Getting Religion Wrong: From Indiana to Iran https://mosaicmagazine.com/picks/politics-current-affairs/2015/04/getting-religion-wrong-from-indiana-to-iran/

April 7, 2015 | Liel Leibovitz
About the author: Liel Leibovitz, a journalist, media critic, and video-game scholar, is a senior writer for the online magazine Tablet.

Comparing the hue and cry over Indiana’s version of the Religious Freedom Restoration Act (RFRA) with the media’s treatment of the Iranian theocracy, Liel Leibovitz argues that, in very different ways, ignorance and bigotry about religion are at play in both:

Those alarmed over [Indiana’s] RFRA legislation are vexed in part because they assume the worst about the men and women most likely to claim religious protection these days. In its editorial about the Indiana law, the New York Times was frank in admitting that the fault lies not in the law’s logic but in its likely champions: “Religious-freedom laws,” the Times wrote, “which were originally intended to protect religious minorities from burdensome laws or regulations, have become increasingly invoked by conservative Christian groups.” When you cannot imagine the faithful as anything but mindless boobs more likely to respond to coercion and hate than to reason, you’re likely to see the question of religious freedom not as an absolute good worthy of protection no matter who its benefactors but as just one component of a practical political worldview, colored by other considerations.

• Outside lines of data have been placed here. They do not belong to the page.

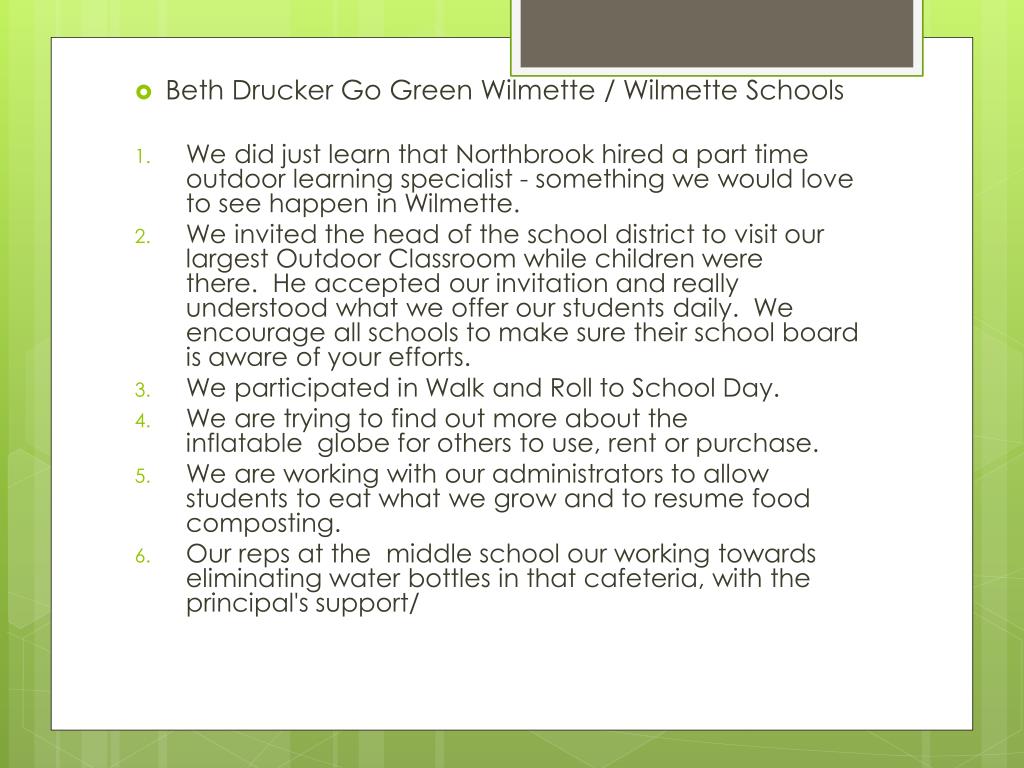 Beth Drucker Go Green Wilmette / Wilmette Schools

1. We did just learn that Northbrook hired a part time outdoor learning specialist - something we would love to see happen in Wilmette.
2. We invited the head of the school district to visit our largest Outdoor Classroom while children were there. He accepted our invitation and really understood what we offer our students daily. We encourage all schools to make sure their school board is aware of your efforts.
3. We participated in Walk and Roll to School Day.
4. We are trying to find out more about the inflatable globe for others to use, rent or purchase.
5. We are working with our administrators to allow students to eat what we grow and to resume food composting.
6. Our reps at the middle school our working towards eliminating water bottles in that cafeteria, with the principal's support/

This is why the Times—as well as many, one suspects, of those crying foul over the Indiana law—is willing to accuse local conservative legislators of harboring the most benighted schemes while simultaneously cheering on talks with the murderous theocracy in Iran. When professed in Indianapolis by domestic political opponents, religion is a tool of oppression. When expressed in Isfahan with calls of “Death to America,” it’s just a quaint cultural affectation.